■ **Brano fornito**:
Investimenti choc: il rilancio si fa così

Martedì 19 Maggio 2020 di Dario Scannapieco*
Immaginate di dovere partire urgentemente in automobile per raggiungere una località molto distante.
Purtroppo la vostra automobile nel tempo ha accumulato problemi al motore e non può raggiungere la velocità che vi consenta di arrivare in tempo. Avrebbe avuto più senso in precedenza preoccuparsi della meccanica dell’automobile o della disponibilità di carburante sul percorso?
Il dibattito di queste settimane sul ricorso al MES o ad altre fonti europee (la disponibilità di carburante), rischia di deviare l’attenzione da un problema altrettanto se non più importante: la capacità di crescita dell’Italia (la meccanica dell’auto).
I dati parlano chiaro: la crescita annua del Pil italiano dal 1989 non ha superato il 2% se non in due casi: di poco nel 1994-95 e in misura significativa nel 2000. Dal 2000 al 2019 l’Italia ha avuto una crescita media annua dello 0,4%. Il risultato è che mentre in tale periodo il PIL francese è aumentato del 32%, quello tedesco del 30,6%, quello spagnolo del 43,4% e quello medio della Unione Europea (senza l’Italia) del 40,7%, il PIL italiano è cresciuto solo del 7,7%. E con l’anno in corso il valore diventerà negativo.

Ma torniamo al nostro esempio. Perché dobbiamo partire urgentemente e dove dobbiamo arrivare? A fine anno il nostro debito pubblico sarà intorno al 160% del Pil. E’ stato giusto usare risorse pubbliche per mitigare l’impatto della crisi per famiglie e imprese. Però adesso, per conseguire l’obiettivo di un livello di debito più sostenibile, abbiamo solo due leve: contenere il deficit (conseguendo un adeguato surplus primario) e, soprattutto, crescere, cioè avere una meccanica che ci consenta di raggiungere la velocità di cui abbiamo bisogno.
Non abbiamo più la leva delle privatizzazioni che negli anni ’90 e primi 2000 contribuirono ad abbattere il rapporto debito Pil dal 122% circa del 1994 a intorno al 100% nel 2007. Ma negli ultimi anni, tra le tante difficoltà, l’Italia è riuscita a mantenere un surplus primario tra l’1 e il 2%.

Secondo le analisi di Oxford Economics con una crescita del Pil dell’1% all’anno e un surplus primario del 3% potremmo ridurre il rapporto debito/Pil di solo il 3% nel periodo 2021-2025. Con una crescita del 2% ed un avanzo primario del 2% nello stesso periodo tale rapporto calerebbe del 6%. Troppo poco per un paese che oggi sconta sui mercati spread più prossimi a paesi con titoli di debito “high yield” rispetto a quelli “investment grade”. E che ha visto il costo dell’assicurazione contro il rischio di default a 5 anni aumentare di oltre 100 punti base da inizio anno, superando la soglia dei 200.

■ **Consegna 1**:
Rispondi alle seguenti domande sul brano sulla crescita italiana, indicando ogni risposta con la stessa lettera.
(a) Qual è stata la crescita media annua dell'Italia dal 2000 al 2019?
(b) A quanto ammonterà il debito pubblico italiano a fine anno in rapporto al Pil?
(c) Entro quale intervallo l'Italia è riuscita a mantenere il surplus primario negli ultimi anni?
■ **Consegna 2**: Elenca tutte le economie di cui il brano sulla crescita italiana indica l'aumento del PIL tra il 2000 e il 2019, con la percentuale riportata per ciascuna.
■ **Consegna 3**: Prosegui il brano sulla crescita italiana a partire dall'ultima frase riportata.
Il materiale riportato di seguito è indipendente dal brano.

■ **Materiale fornito**:
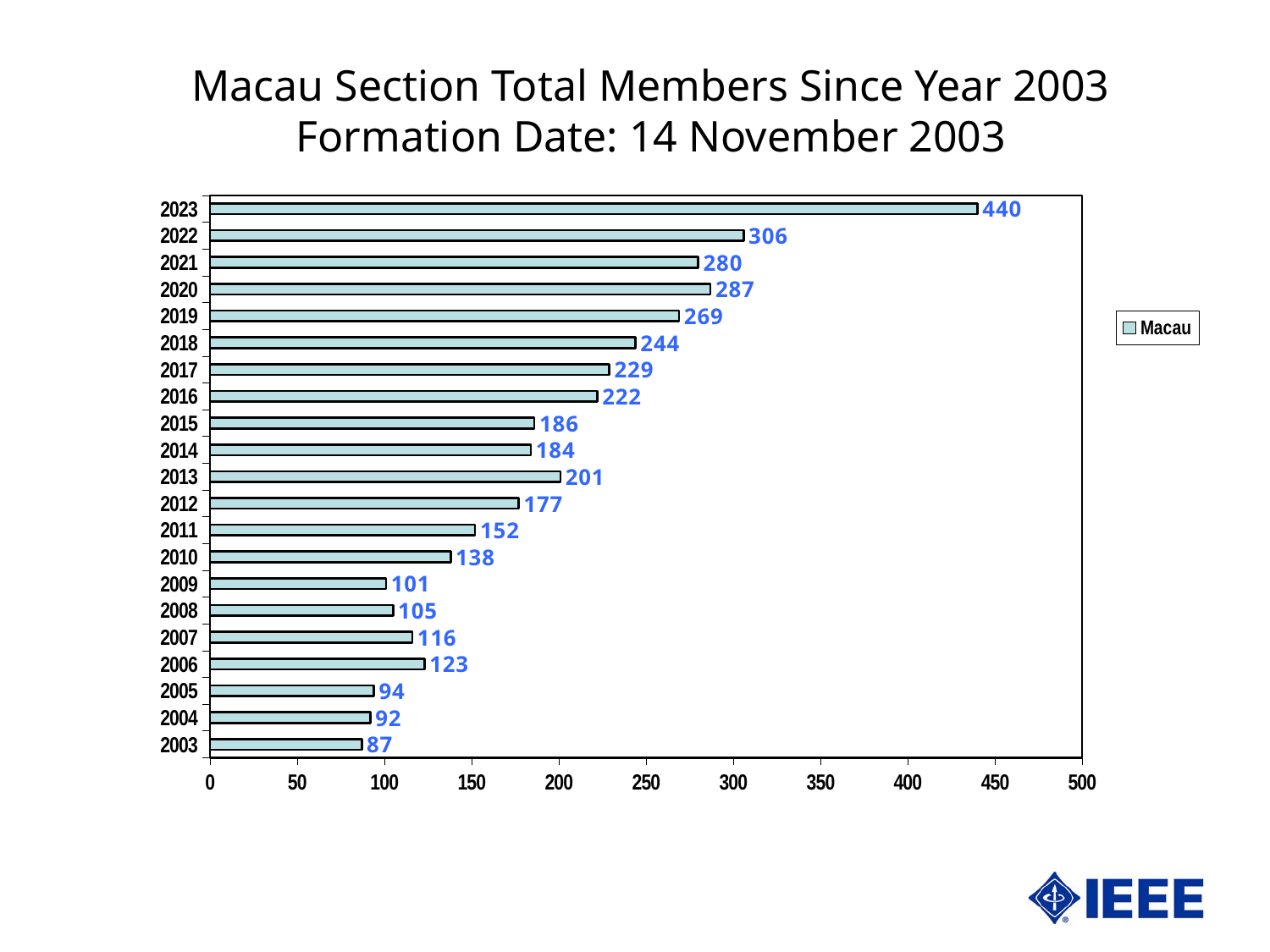
Is the value for 2019 greater or less than 250? greater What kind of chart is this? bar chart What is the value for 2023? 440 What is the value for 2013? 201 What is the difference between the values for 2023 and 2022? 134 Which is larger, the value for 2020 or the value for 2021? 2020 What is the name of the series in the legend? Macau Which year has the lowest value? 2003 How many series does the legend list? 1 Which year has the highest value? 2023 How many years are shown on the chart? 21 What is the value for 2003? 87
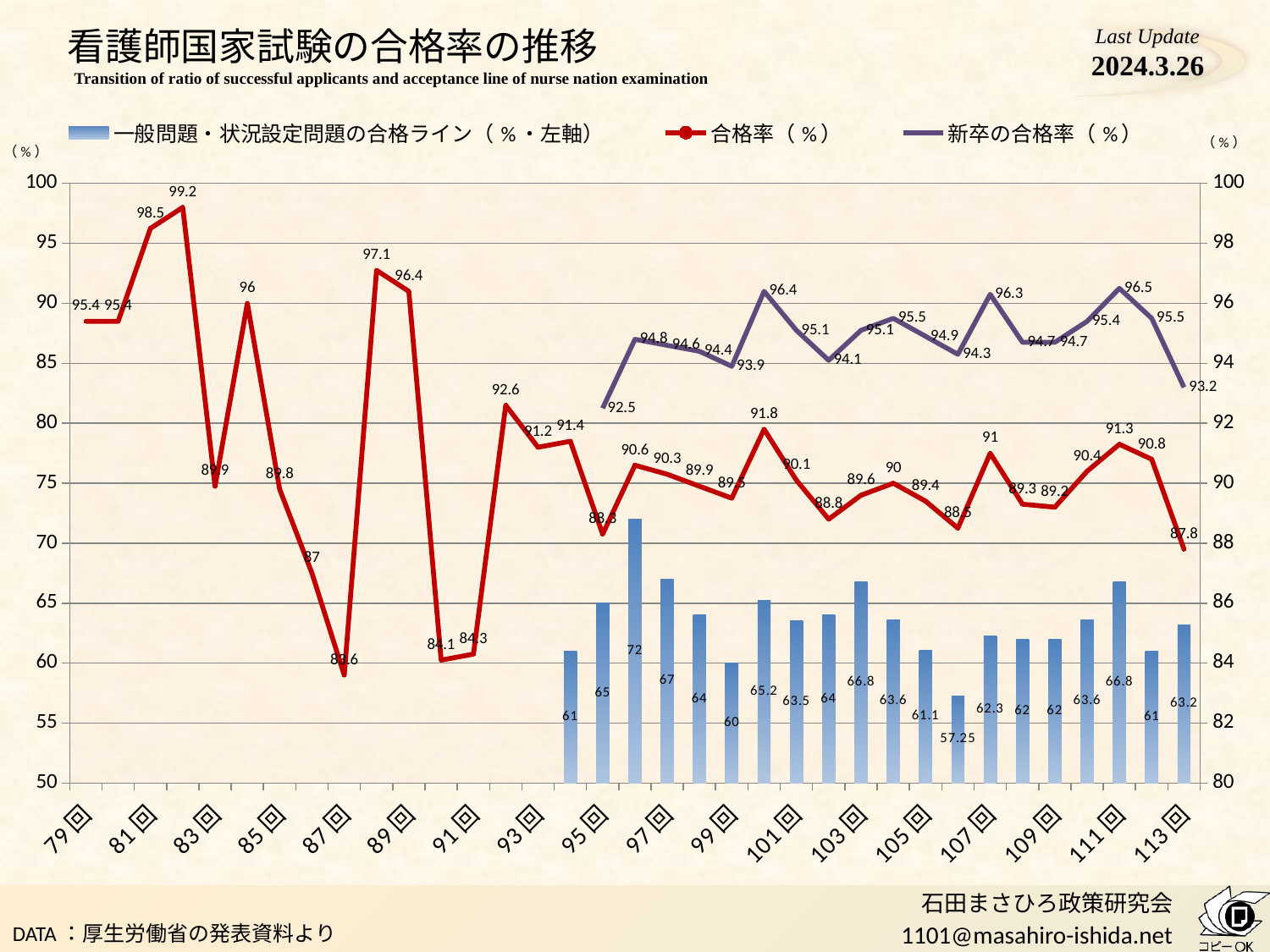
What is the highest value among the bars (合格ライン)? 72 What is the 合格率 (%) value at 113回? 87.8 What is the lowest value labeled on the 合格率 (%) line? 83.6 What is the difference between the 新卒の合格率 and the 合格率 at 113回? 5.4 What kind of chart is shown on the slide? Combined bar and line chart Which is larger, the 合格率 at 111回 or at 113回? 111回 What is the lowest value among the bars (合格ライン)? 57.25 What is the highest value labeled on the 新卒の合格率 (%) line? 96.5 What is the lowest value labeled on the 新卒の合格率 (%) line? 92.5 How many series does the legend list? 3 What is the highest value labeled on the 合格率 (%) line? 99.2 What is the 新卒の合格率 (%) value at 113回? 93.2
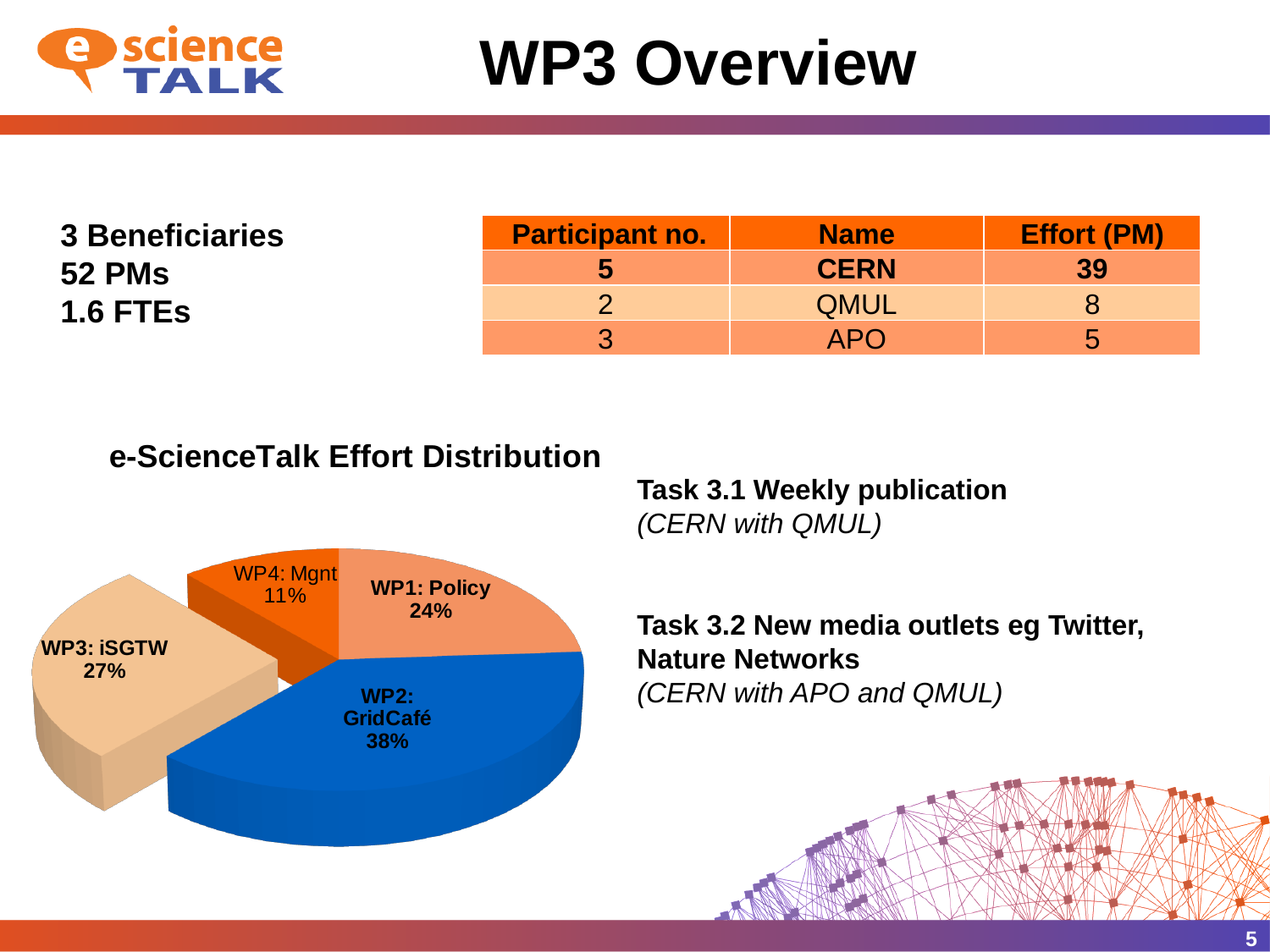
What share of effort does WP3: iSGTW have in the pie chart? 27% What share of effort does WP2: GridCafé have in the pie chart? 38% What type of chart is the e-ScienceTalk Effort Distribution chart? pie chart Which work package has the smallest slice in the pie chart? WP4: Mgnt Which has a larger share in the pie chart, WP3: iSGTW or WP1: Policy? WP3: iSGTW What share of effort does WP1: Policy have in the pie chart? 24% What is the title of the pie chart? e-ScienceTalk Effort Distribution How many slices does the pie chart have? 4 Which work package has the largest slice in the pie chart? WP2: GridCafé What colour is the WP2: GridCafé slice in the pie chart? blue What is the difference in percentage points between WP2: GridCafé and WP1: Policy in the pie chart? 14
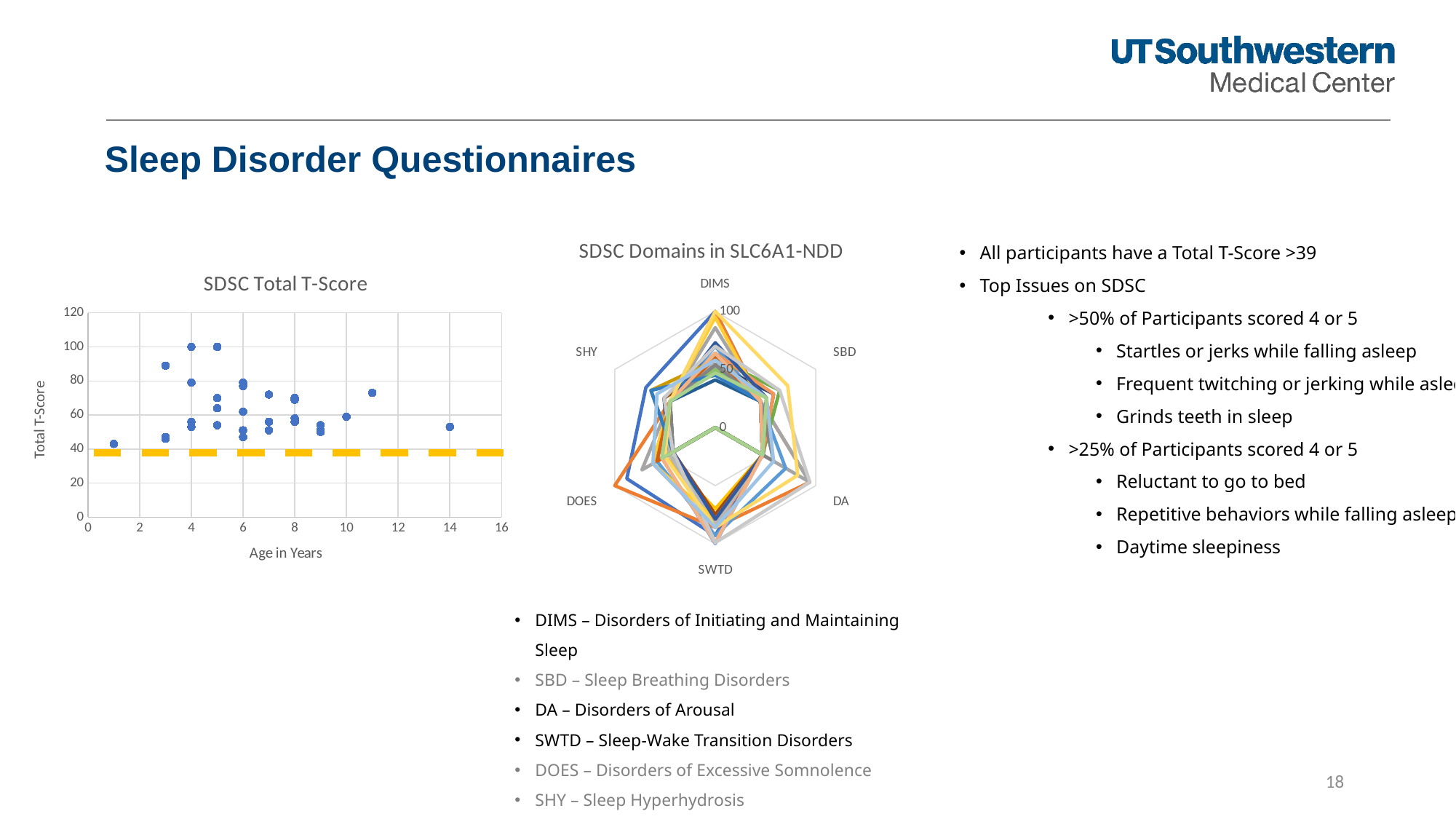
In the SDSC Total T-Score chart, what is the label of the x axis? Age in Years In the SDSC Domains in SLC6A1-NDD chart, which domain label is at the top of the radar? DIMS In the SDSC Total T-Score chart, which is larger: the value for the participant aged 11 or the participant aged 14? aged 11 In the SDSC Domains in SLC6A1-NDD chart, how many domain axes are shown? 6 What kind of chart is the SDSC Domains in SLC6A1-NDD chart? radar chart In the SDSC Total T-Score chart, what is the highest Total T-Score plotted? 100 In the SDSC Total T-Score chart, is the value for the participant aged 1 greater or less than 60? less In the SDSC Total T-Score chart, is the value for the participant aged 10 greater or less than 40? greater In the SDSC Total T-Score chart, is the value for the participant aged 14 greater or less than 60? less What kind of chart is the SDSC Total T-Score chart? scatter chart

■ **Risposta finale 1**:
(a) Lo 0,4%.
(b) Intorno al 160% del Pil.
(c) Tra l'1 e il 2%.

■ **Risposta finale 2**:
- Francia: 32%
- Germania: 30,6%
- Spagna: 43,4%
- Unione Europea (senza l'Italia): 40,7%
- Italia: 7,7%

■ **Risposta finale 3**:
Contenere le spese correnti è politicamente difficile. Ma sarà inevitabile. In modo accorto, però andrà fatto. Ma quello su cui non si può più perdere un attimo è rimuovere tutti quei vincoli (i lacci e lacciuoli di cui parlava Guido Carli negli anni ‘70) che negli ultimi 30 anni si sono stratificati e che bloccano la nostra crescita al massimo – e oggi ci pare un traguardo lontano - al 2% annuo. In altri termini dobbiamo rimettere a posto con urgenza motore e trasmissione.

Parte essenziale di tutto ciò è il rilancio degli investimenti pubblici: la spesa pubblica per investimenti in percentuale del Pil è passata dal 3,7% del 2009 al 2,2% del 2019, mentre in Europa il livello medio è del 3% (3,5% in Francia). Spesso non è una questione di disponibilità di risorse, ma di capacità di implementazione (ossia di meccanica).
Credo che non sia possibile un percorso incrementale. Occorre una discontinuità per rendere il Paese capace, dopo tanti anni, di conseguire un tasso di crescita significativo. Abbiamo bisogno di riforme ambiziose che rendano lo Stato Italiano più moderno ed efficace. Anche il tabù della immodificabilità della Costituzione va sfatato: non nei valori che essa incorpora, ancora giusti e attuali, ma nell’architettura istituzionale che – come ogni cosa – dopo decenni e in un mondo profondamente diverso rispetto a quello in cui fu concepita, necessita di manutenzione.
Le vicende di questi giorni evidenziano che la suddivisione dei poteri tra Stato Centrale e Regioni ha ampie zone di sovrapposizione ed opacità. Per chi intende investire, l’incertezza e la scarsa chiarezza sui ruoli di chi deve stabilire regole e dare autorizzazioni è un deterrente formidabile. Ne risente la capacità del paese di attrarre investimenti.
Settori come Giustizia, Fisco, Formazione (ricordo che nella fascia tra i 30 e i 34 anni l’Italia è al penultimo posto in Europa per quota di laureati) vanno riformati drasticamente e semplificati. Un’evasione fiscale che produce minori introiti stimati da alcuni in oltre 100 miliardi di euro ogni anno, non ce la possiamo permettere e va combattuta in modo drastico, anche promuovendo, per quanto possibile, una “cashless society”, ovvero una società con un uso limitato dei contanti.

Potrebbe essere una buona idea, mutuando quanto fatto durante la crisi, creare piccoli gruppi di esperti – non solo italiani – per elaborare rapidamente proposte di riforma in questi settori. Un metodo molto utilizzato in Europa.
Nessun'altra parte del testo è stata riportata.